Yet that is not how Mandler saw it. He protested that the California Highway Patrol created an “underground” regulation by preparing and distributing those lane-splitting or lane-filtering guidelines. In other words, he believed that by posting guidelines on their site, the CHP was effectively legalizing lane splitting.
He interpreted these suggested safety guidelines as rules or laws to be followed and enforced by the department. Yet that was never the intention—nor did police departments ever enforce those guidelines, which have been in effect for years.
What is disturbing to many motorcycle safety experts is that one single complaint could undo three years of hard work and planning by the California Motorcyclist Safety Program Advisory Committee. Many hoped that by teaching motorcyclists the safe way to engage in lane splitting, dangerous lane splitting techniques could be eradicated and avoided.

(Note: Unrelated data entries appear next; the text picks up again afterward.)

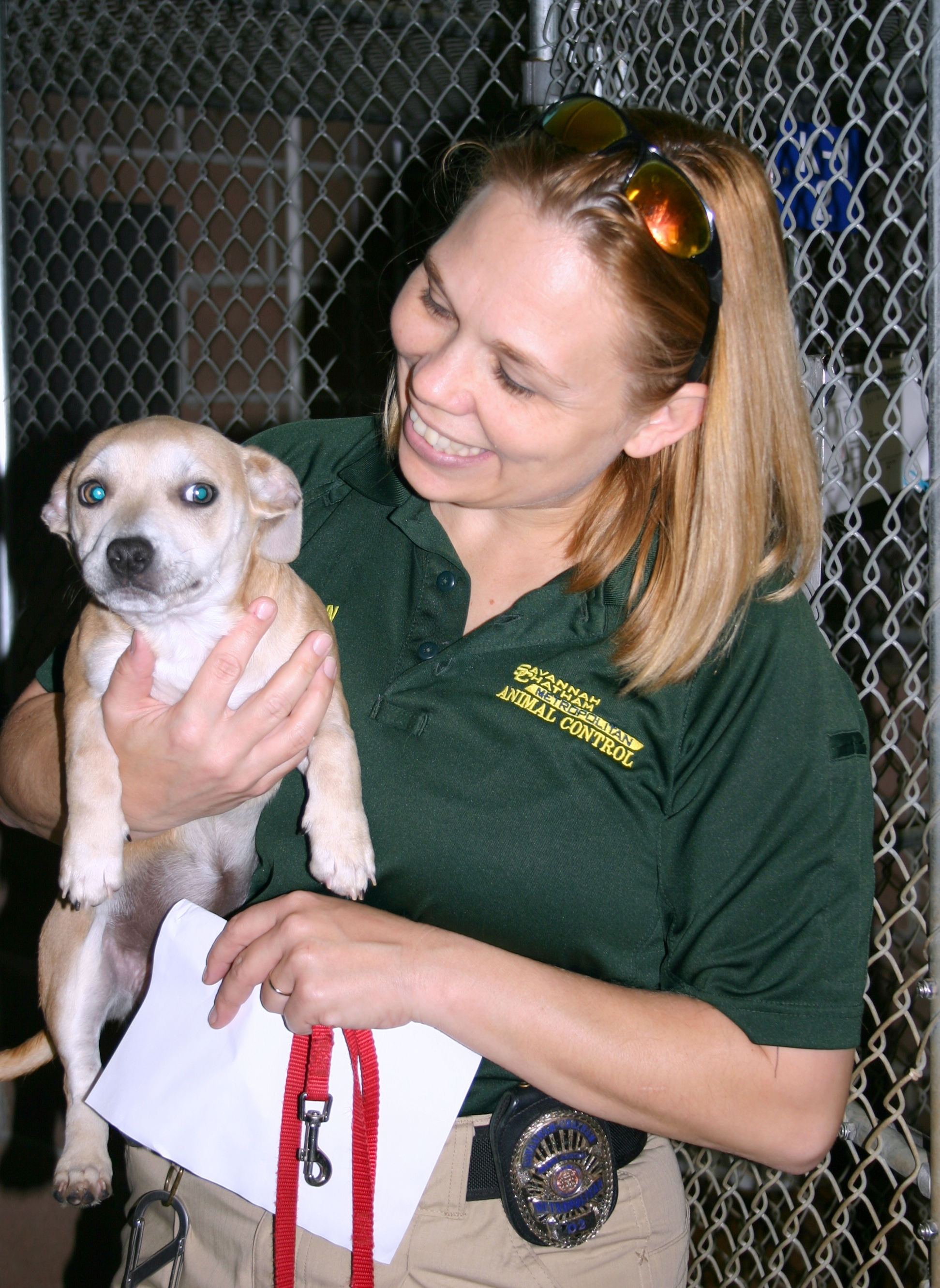 Animal Control Officer Christina Sutherin carries a pup to the Atlanta Humane Society transport vehicle.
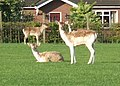 Deer in field at Blindmans Lane-Asmall Lane Junction - geograph.org.uk - 637313.jpg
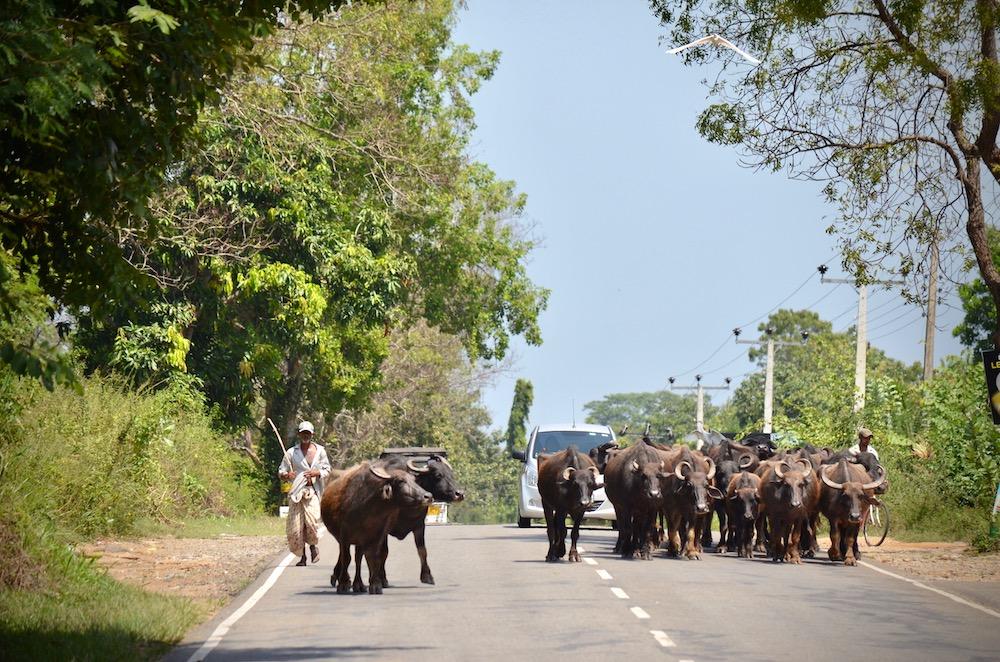 Sri Lanka Visum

The fear is that while older, more seasoned motorcyclists in California already know how to perform the lane splitting maneuver safely, newer motorcyclists will not. Without the safety guidelines to review, many are concerned that newer motorcyclists will use unsafe lane splitting practices, putting themselves and others at risk.

“You should use common sense and not put yourself in obvious danger. By far the most frequent cause of lane-splitting accidents in which the motorcyclist is found at fault is the motorcyclist’s excessive speed, which dramatically cuts down on reaction time. While other motorists have an absolute responsibility to watch out for us, we all know that not everyone does. Even though the other motorist may be found at fault, that’s not going to help you recover from a serious injury. We need to adjust our riding habits according to the traffic and road conditions.”

Says Chuck Koro, of Russ Brown Motorcycle Attorneys®, who for many years have been educating the motorcycling community in California on using caution while lane splitting.